A major reason is the lack of objectivity in scoring a 10-8 round
in MMA. In boxing, two points are almost always deducted for a
knockdown, and the judges in boxing are informed by the referee if
the knockdown occurs. The boxing referee rules either a slip or
knockdown, letting the judges know whether to deduct the two
points. No such objective criterion exists in MMA, nor should it.
MMA is much more dynamic, with literally geometrically increasing
ways to “effectively strike” and “effectively grapple.” This lack
of an objective measure of a true 10-8 round in mixed martial arts
has contributed to the “incorrect” decisions in the sport and the
hesitation of a judge to write down 10-8 as the score.
Also troubling: the lack of an objective criteria for a true 10-8 round creates an environment where it is possible that one judge scores a fight 10-8, the other two 10-9, and the end result on the final scorecard can create absurd or even bizarre results. If performed by trained and educated judges, the very nature of judging is appropriately subjective. That it requires judges to subjectively assess a 10-8 round based upon “effective striking” and “effective grappling” without a clear objective indicator like the one that exists in boxing is unfair to the judge; more importantly, it is unfair to the athlete being assessed.
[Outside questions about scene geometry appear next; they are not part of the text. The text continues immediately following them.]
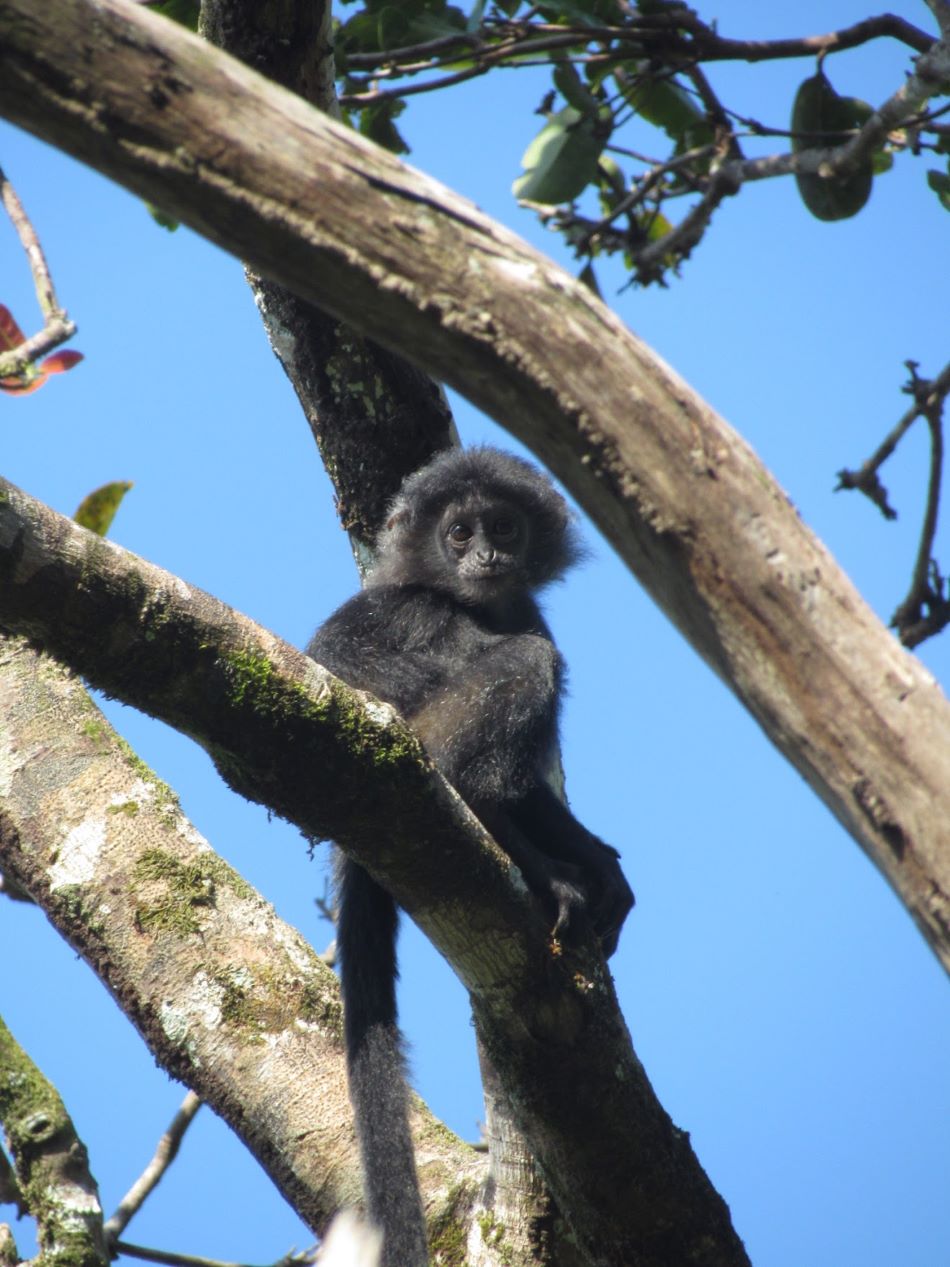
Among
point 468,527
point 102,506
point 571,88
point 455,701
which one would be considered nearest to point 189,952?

We can and must do better.
There are probably hundreds of good ideas on how to fix this, and I don’t claim to have a monopoly on them. One thought might be to continue to use the 10-9 system but not as the official determiner of who won a fight. Judges could score each round independently using the 10-9 system, just as the unified rules of mixed martial arts requires. However, at the end of the fight the official judges’ scorecard would not be numerical but rather a question: “Who won the fight?” This final official scorecard would allow the judges to take the entire fight into consideration, and, with trained and educated judges, should yield the correct result at a higher percentage than is currently realized.
Using the 10-9 system in an unofficial capacity would allow regulators and members of the media to continually monitor the judges selected to ensure they are competent and scoring “correctly” using the numerical system. This system would be a merger between the pre-regulation past of scoring the entire fight in totality and the commission-regulated present of using a boxing system to score MMA. Mixed martial artists train hard, make many sacrifices and take risks to their personal health and safety when competing. It is disturbing when a fighter who clearly has performed better than his opponent loses because of a flawed scoring system. It is essential that state athletic commissions select the most qualified officials available and provide a system of scoring that produces the correct result.
Without selecting the most qualified officials available -- officials who have an almost expert knowledge of striking and grappling arts -- any scoring system will fail. I am publicly requesting that the Association of Boxing Commission’s mixed martial arts judging committee call a public meeting so we can begin dialogue about making sensible changes to the judging system used to score MMA. This meeting should include all the stakeholders: regulators, promoters, athletes, media and members of the public.
The market is demanding improvements, and if we don’t produce them, the sport will suffer. People want to know who won the fight, and we need to be able to tell them.
Andy Foster is the executive officer of the California State Athletic Commission.